From 74dbe4b5f9ca92fbf15f2b976a48eb6573161601 Mon Sep 17 00:00:00 2001
From: Danilo Ferreira de Lima <danilo.enoque.ferreira.de.lima@xfel.de>
Date: Wed, 1 Mar 2023 16:02:24 +0100
Subject: [PATCH] Separated deconvolution. Created simplified model for the
 outlier test.

---
 pes_to_spec/__init__.py              |   2 +-
 pes_to_spec/model.py                 | 121 +++++++++++++++++++++++----
 pes_to_spec/test/offline_analysis.py |   6 +-
 3 files changed, 111 insertions(+), 18 deletions(-)

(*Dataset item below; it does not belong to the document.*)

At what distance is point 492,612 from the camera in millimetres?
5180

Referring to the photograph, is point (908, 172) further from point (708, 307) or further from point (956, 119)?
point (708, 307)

diff --git a/pes_to_spec/__init__.py b/pes_to_spec/__init__.py
index d6daec4..0494dc2 100644
--- a/pes_to_spec/__init__.py
+++ b/pes_to_spec/__init__.py
@@ -2,4 +2,4 @@
 Estimate high-resolution photon spectrometer data from low-resolution non-invasive measurements.
 """
 
-VERSION = "0.1.9"
+VERSION = "0.2.0"
diff --git a/pes_to_spec/model.py b/pes_to_spec/model.py
index 5536d2a..0408fc7 100644
--- a/pes_to_spec/model.py
+++ b/pes_to_spec/model.py
@@ -9,13 +9,13 @@ from scipy.optimize import fmin_l_bfgs_b
 from sklearn.decomposition import PCA
 from sklearn.base import TransformerMixin, BaseEstimator
 from sklearn.base import RegressorMixin
+from sklearn.base import OutlierMixin
 from sklearn.pipeline import Pipeline
 from sklearn.kernel_approximation import Nystroem
 #from sklearn.linear_model import ARDRegression
 from sklearn.linear_model import BayesianRidge
-from scipy.stats import gaussian_kde
-#from sklearn.ensemble import IsolationForest
 from sklearn.covariance import EllipticEnvelope
+from scipy.stats import gaussian_kde
 from functools import reduce
 from itertools import product
 
@@ -647,6 +647,84 @@ class MultiOutputWithStd(MetaEstimatorMixin, BaseEstimator):
 
         return np.asarray(y).T
 
+
+class UncorrelatedDeviation(OutlierMixin, BaseEstimator):
+    """
+    Detect outliers from uncorrelated whitened mean-centered inputs.
+    """
+    def __init__(self, contamination: float=0.0000005):
+        super().__init__()
+        self.contamination = contamination
+
+    def fit(self, X, y=None) -> OutlierMixin:
+        """
+        Does nothing.
+
+        Args:
+          X: Irrelevant.
+          y: Irrelevant.
+
+        Returns: Itself.
+        """
+        self.dist_ = self.score_samples(X)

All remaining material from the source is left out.